## REQUIREMENT
Lay out the records below, from the line with "At what distance" through the end of the records, as a Markdown table with the columns Row and Line. Put a row number in Row and the line in Line, include only these lines, and leave out the blank ones.

## AVAILABLE RECORDS
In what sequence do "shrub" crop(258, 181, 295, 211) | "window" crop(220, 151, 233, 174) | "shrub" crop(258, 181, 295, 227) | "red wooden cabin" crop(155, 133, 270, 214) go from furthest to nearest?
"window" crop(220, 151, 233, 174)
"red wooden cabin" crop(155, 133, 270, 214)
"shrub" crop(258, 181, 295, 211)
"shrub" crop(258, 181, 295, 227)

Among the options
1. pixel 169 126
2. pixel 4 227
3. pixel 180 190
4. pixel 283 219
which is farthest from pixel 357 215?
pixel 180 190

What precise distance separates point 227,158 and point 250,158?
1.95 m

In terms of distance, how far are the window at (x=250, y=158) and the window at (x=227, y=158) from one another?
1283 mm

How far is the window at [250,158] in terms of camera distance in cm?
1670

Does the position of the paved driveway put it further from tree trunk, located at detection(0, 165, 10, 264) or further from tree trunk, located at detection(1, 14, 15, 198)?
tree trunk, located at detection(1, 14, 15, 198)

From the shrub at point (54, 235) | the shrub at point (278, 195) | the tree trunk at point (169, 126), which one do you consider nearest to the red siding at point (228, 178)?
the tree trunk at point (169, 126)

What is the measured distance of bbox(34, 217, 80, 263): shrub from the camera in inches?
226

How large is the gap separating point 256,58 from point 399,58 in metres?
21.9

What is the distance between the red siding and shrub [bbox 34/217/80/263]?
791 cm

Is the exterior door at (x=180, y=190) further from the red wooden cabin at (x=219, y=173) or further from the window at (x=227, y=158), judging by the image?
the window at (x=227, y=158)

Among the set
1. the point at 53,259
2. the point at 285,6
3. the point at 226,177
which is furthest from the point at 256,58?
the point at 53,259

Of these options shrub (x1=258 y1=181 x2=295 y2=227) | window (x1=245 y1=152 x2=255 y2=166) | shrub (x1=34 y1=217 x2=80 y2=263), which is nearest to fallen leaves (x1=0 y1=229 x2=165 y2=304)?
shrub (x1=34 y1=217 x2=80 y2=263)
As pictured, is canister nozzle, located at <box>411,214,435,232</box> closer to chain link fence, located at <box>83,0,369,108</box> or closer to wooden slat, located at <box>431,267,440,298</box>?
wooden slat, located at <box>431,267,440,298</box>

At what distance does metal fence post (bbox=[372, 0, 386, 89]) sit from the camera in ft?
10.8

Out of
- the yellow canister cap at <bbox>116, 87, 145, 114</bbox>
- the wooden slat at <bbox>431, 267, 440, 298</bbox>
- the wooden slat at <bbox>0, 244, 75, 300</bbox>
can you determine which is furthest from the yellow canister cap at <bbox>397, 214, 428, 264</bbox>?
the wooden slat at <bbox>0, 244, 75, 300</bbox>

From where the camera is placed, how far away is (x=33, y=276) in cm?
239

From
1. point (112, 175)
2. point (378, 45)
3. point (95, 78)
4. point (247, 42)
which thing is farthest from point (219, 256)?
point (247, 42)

## RESULT OF THIS TASK
| Row | Line |
|---|---|
| 1 | At what distance does metal fence post (bbox=[372, 0, 386, 89]) sit from the camera in ft? |
| 2 | 10.8 |
| 3 | Out of |
| 4 | - the yellow canister cap at <bbox>116, 87, 145, 114</bbox> |
| 5 | - the wooden slat at <bbox>431, 267, 440, 298</bbox> |
| 6 | - the wooden slat at <bbox>0, 244, 75, 300</bbox> |
| 7 | can you determine which is furthest from the yellow canister cap at <bbox>397, 214, 428, 264</bbox>? |
| 8 | the wooden slat at <bbox>0, 244, 75, 300</bbox> |
| 9 | From where the camera is placed, how far away is (x=33, y=276) in cm? |
| 10 | 239 |
| 11 | From |
| 12 | 1. point (112, 175) |
| 13 | 2. point (378, 45) |
| 14 | 3. point (95, 78) |
| 15 | 4. point (247, 42) |
| 16 | which thing is farthest from point (219, 256)? |
| 17 | point (247, 42) |